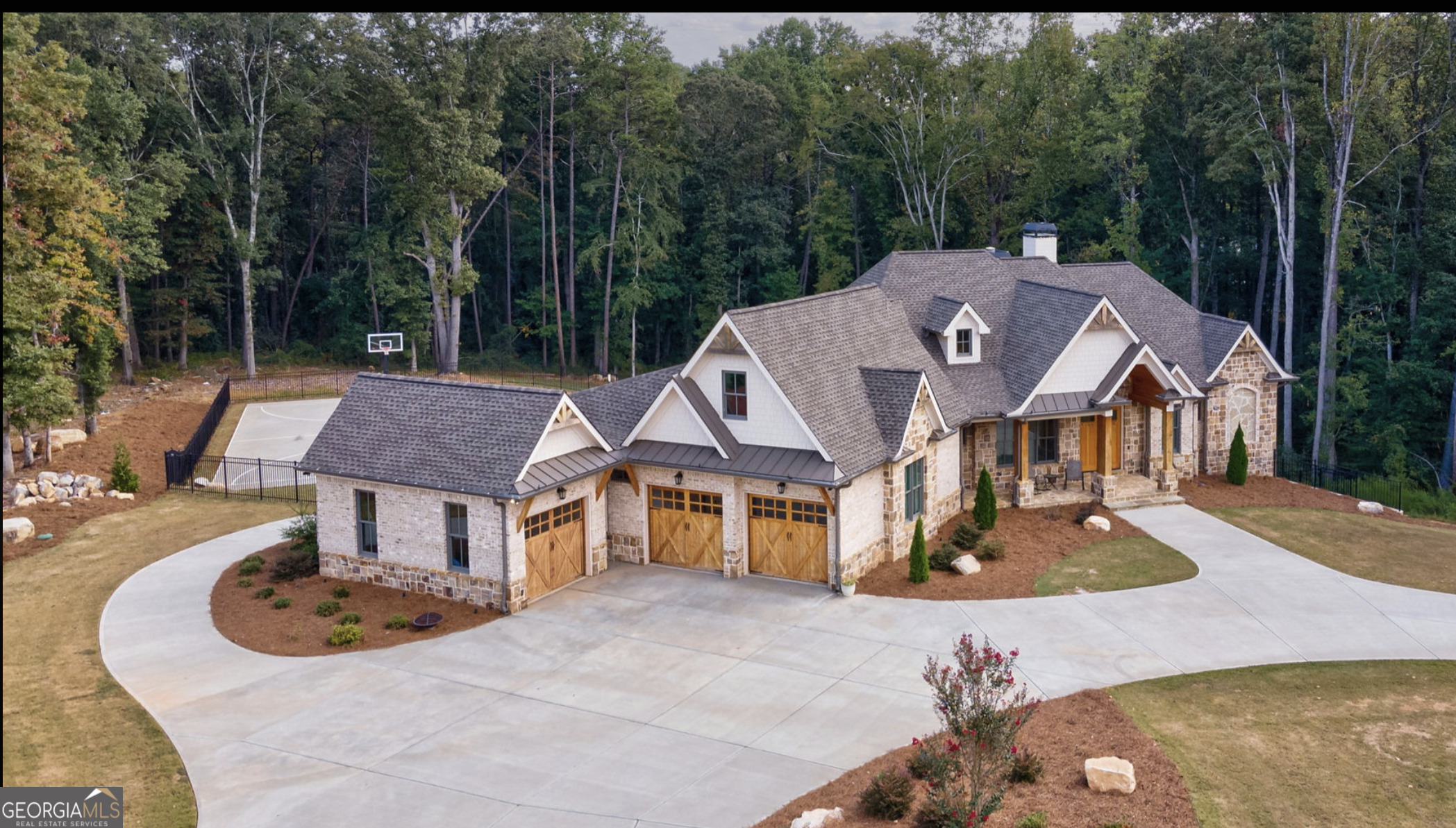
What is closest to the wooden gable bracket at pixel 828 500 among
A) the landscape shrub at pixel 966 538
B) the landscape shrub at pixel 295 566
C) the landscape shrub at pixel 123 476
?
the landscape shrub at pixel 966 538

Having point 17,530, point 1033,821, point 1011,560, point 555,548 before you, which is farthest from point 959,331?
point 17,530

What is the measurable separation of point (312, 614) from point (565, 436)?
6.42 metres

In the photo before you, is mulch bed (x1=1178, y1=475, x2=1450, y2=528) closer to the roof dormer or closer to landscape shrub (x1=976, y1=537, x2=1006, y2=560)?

☆ ☆ ☆ ☆ ☆ ☆ ☆

**Directions for this task**
Reproduce every entry above word for word, omitting the pictures.

**Output for this task**
What is closest to the wooden gable bracket at pixel 828 500 among
A) the landscape shrub at pixel 966 538
B) the landscape shrub at pixel 295 566
C) the landscape shrub at pixel 123 476
?
the landscape shrub at pixel 966 538

Having point 17,530, point 1033,821, point 1011,560, point 555,548 before you, which is farthest from point 959,331?
point 17,530

What is the measurable separation of point (312, 614) from point (565, 436)?
6.42 metres

In the photo before you, is mulch bed (x1=1178, y1=475, x2=1450, y2=528) closer to the roof dormer or closer to landscape shrub (x1=976, y1=537, x2=1006, y2=560)?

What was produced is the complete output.